Supplied text →
>>>>

DYAD: Dynamic and Asynchronous Data Streamliner

DYAD is a synchronization and data movement tool for computational science workflows built on top of Flux. DYAD aims to provide the benefits of in situ and in transit tools (e.g., fine-grained synchronization between producer and consumer applications, fast data access due to spatial locality) while relying on a file-based data abstraction to maximize portability and minimize code change requirements for workflows. More specifically, DYAD aims to overcome the following challenges associated with traditional shared-storage and modern in situ and in transit data movement approaches:

  • Lack of per-file object synchronization in shared-storage approaches

  • Poor temporal and spatial locality in shared-storage approaches

  • Poor performance for file metadata operations in shared-storage approaches (and possibly some in situ and in transit approaches)

  • Poor portability and the introduction of required code changes for in situ and in transit approaches

In resolving these challenges, DYAD aims to provide the following to users:

  • Good performance (similar to in situ and in transit) due to on- or near-node temporary storage of data

  • Transparent per-file object synchronization between producer and consumer applications

  • Little to no code change to existing workflows to achieve the previous benefits

Getting Started

Prerequisites

DYAD has the following minimum requirements to build and install:

  • A C99-compliant C compiler

  • A C++11-compliant C++ compiler

  • Autoconf 2.63

  • Automake

  • Libtool

  • Make

  • pkg-config

  • Jansson 2.10

  • flux-core

Installation

Manual Installation

Attention

Currently, DYAD can only be installed manually. This page will be updated as additional methods of installation are added.

Note

Recommended for developers and contributors

You can get DYAD from its GitHub repository using these commands:

$ git clone https://github.com/flux-framework/dyad.git
$ cd dyad

DYAD uses the Autotools for building and installation. To start the build process, run the following command to generate the necessary configuration scripts using Autoconf:

$ ./auotgen.sh

Next, configure DYAD using the following command:

$ ./configure --prefix=<INSTALL_PATH>

Besides the normal configure script flags, DYAD’s configure script also has the following flags:

Flag

Type (default)

Description

–enable-dyad-debug

Bool (true if provided)

if enabled, include debugging prints and logs for DYAD at runtime

–enable-perfflow

Bool (true if provided)

if enabled, build PerfFlow Aspect-based performance measurement annotations for DYAD

Note

The installation prefix (i.e., --prefix) is also used to try to locate flux-core. First, configure will look for flux-core in the installation prefix. If it is not found there, configure will then use pkg-config to locate flux-core.

Finally, build and install DYAD using the following commands:

$ make [-j]
$ make install

Building with PerfFlow Aspect Support (Optional)

<<<<

Directions →
Extend the DYAD documentation past its last line by writing the section that follows.

Recorded data →
>>>>

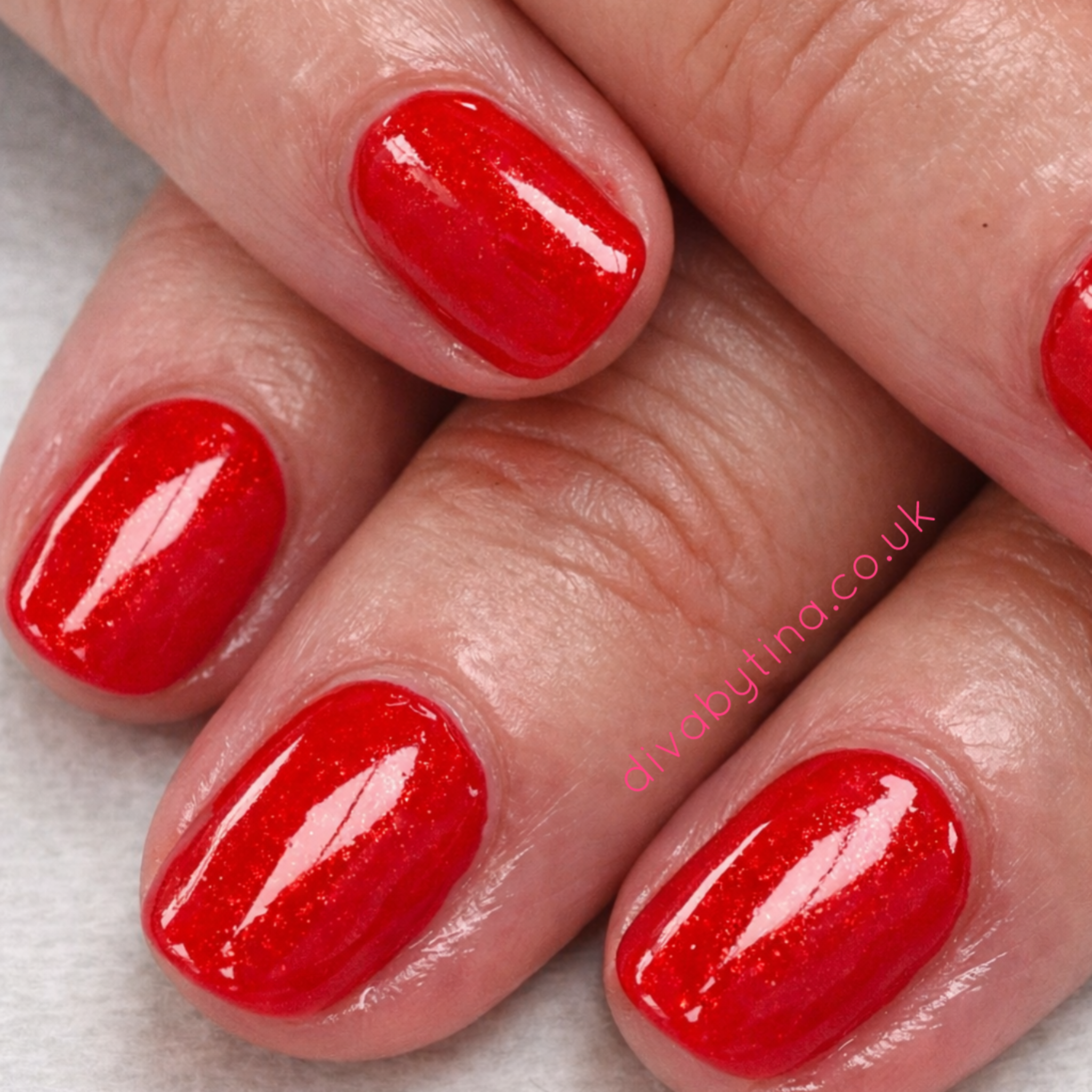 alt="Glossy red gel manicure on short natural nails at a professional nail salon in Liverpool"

<<<<
>>>>

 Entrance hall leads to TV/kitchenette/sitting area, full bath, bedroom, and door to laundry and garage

<<<<
>>>>

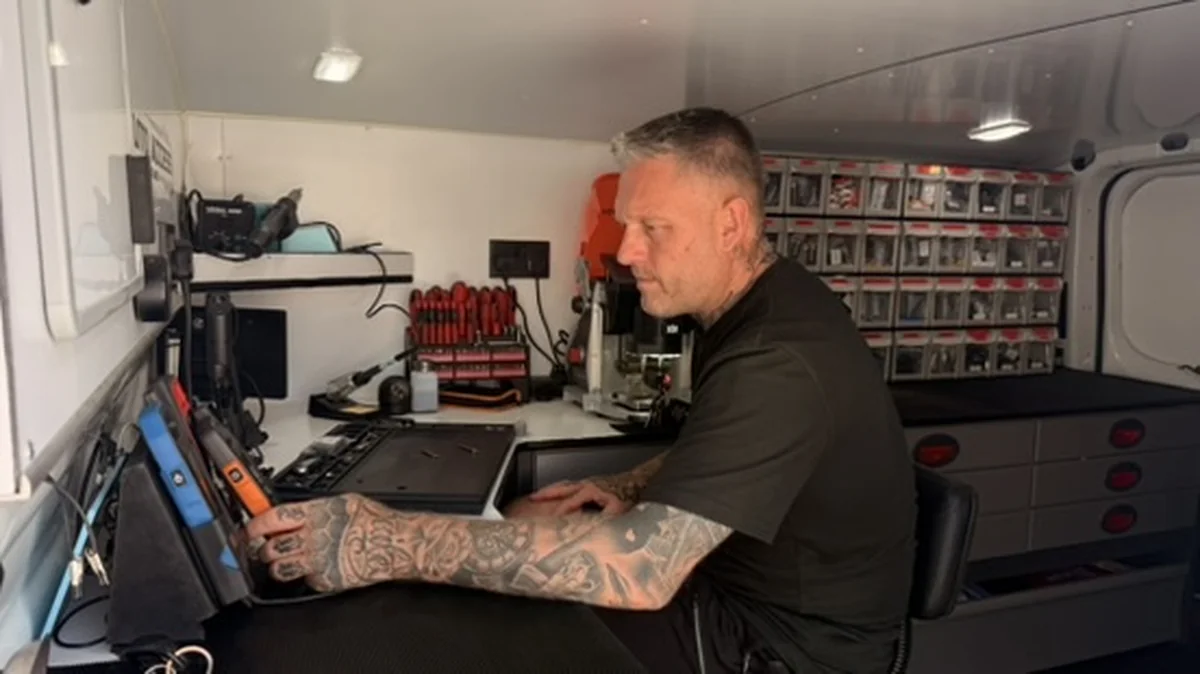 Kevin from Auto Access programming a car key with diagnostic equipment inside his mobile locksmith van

<<<<

Result of the task →
DYAD has optional support for collecting cross-cutting performance data using PerfFlow Aspect. To enable this support, first build PerfFlow Aspect for C/C++ using their instructions. Then, modify your method of choice for building DYAD as follows:

  • Manual Installation: add --enable-perfflow to your invocation of ./configure

Using DYAD’s APIs

Currently, DYAD provides APIs for the following programming languages:

  • C

  • C++

This section describes the basics of integrating them into an application.

C API

DYAD’s C API leverages the LD_PRELOAD trick to integrate into user applications. As a result, users can utilize DYAD’s C API by simply adding the following before the shell command that launches their application:

$ LD_PRELOAD=path/to/dyad_wrapper.so

Once preloaded, DYAD’s C API will intercept the open and fopen functions when consuming files and the close and fclose functions when producing files. As a result, if their code already uses thse functions, users do not need to change their code.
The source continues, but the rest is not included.